= Geoffrey Timms =

British mathematician

Geoffrey Timms OBE FRSE (1903-1982) was a 20th century British mathematician and cryptoanalyst. In the Second World War he was one of the several mathematicians working alongside Alan Turing at Bletchley Park breaking the Enigma code.

==Life==

He was born in Bradford on 16 February 1903, son of Frederick Timms (1865-1947), Managing Director of a rope company, and Clara Louisa Barraclough (1867-1946).
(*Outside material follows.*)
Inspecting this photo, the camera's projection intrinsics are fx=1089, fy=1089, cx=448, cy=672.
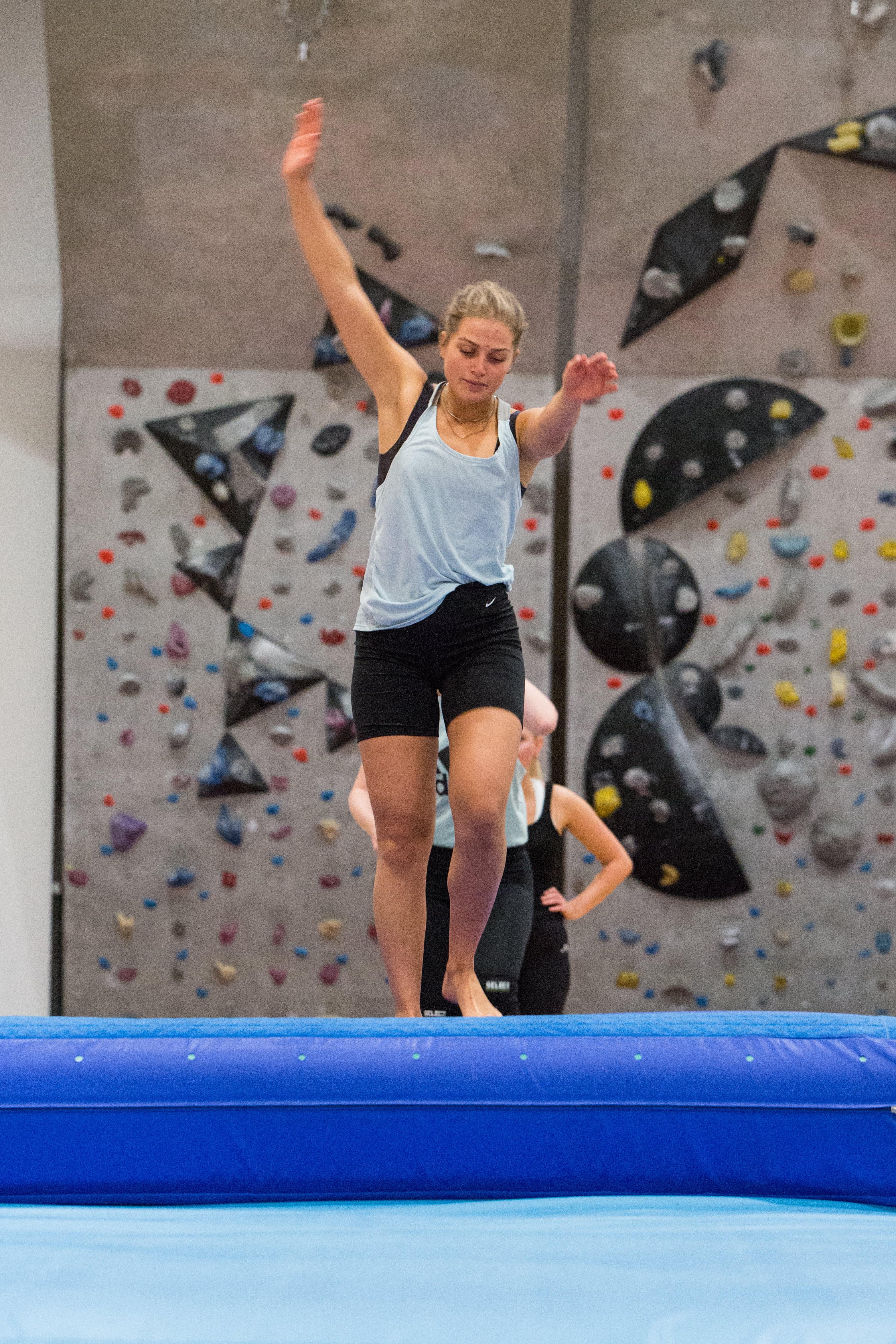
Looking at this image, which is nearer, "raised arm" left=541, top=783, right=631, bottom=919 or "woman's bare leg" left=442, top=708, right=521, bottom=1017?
"woman's bare leg" left=442, top=708, right=521, bottom=1017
Both his parents were from Leeds.

He studied Mathematics at the University of Leeds graduating MA in 1925, then did postgraduate studies at Cambridge University, gaining his doctorate (PhD) in 1928. In 1929 he began lecturing in mathematics at St Andrews University.
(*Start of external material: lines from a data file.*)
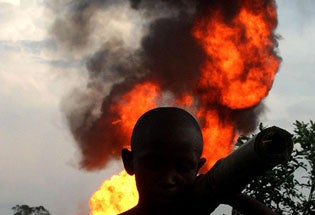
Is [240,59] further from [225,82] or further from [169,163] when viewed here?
[169,163]

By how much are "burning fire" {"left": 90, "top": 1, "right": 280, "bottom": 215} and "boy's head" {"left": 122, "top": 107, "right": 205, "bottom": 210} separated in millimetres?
11107

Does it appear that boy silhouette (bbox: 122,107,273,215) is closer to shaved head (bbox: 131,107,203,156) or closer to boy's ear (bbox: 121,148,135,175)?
shaved head (bbox: 131,107,203,156)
In 1933 he was elected a Fellow of the Royal Society of Edinburgh. His proposers were fellow physicians Herbert Westren Turnbull, Edward Thomas Copson, Alexander Craig Aitken and Sir Edmund Taylor Whittaker.

A recognised mathematical genius he was seconded to work on the cracking of the Enigma code during the Second World War. He officially resigned from St Andrews in September 1945 to continue working with the Foreign Office, and got a position at GCHQ.

In retired in 1968.

He died on 2 December 1982 in Auckland, New Zealand.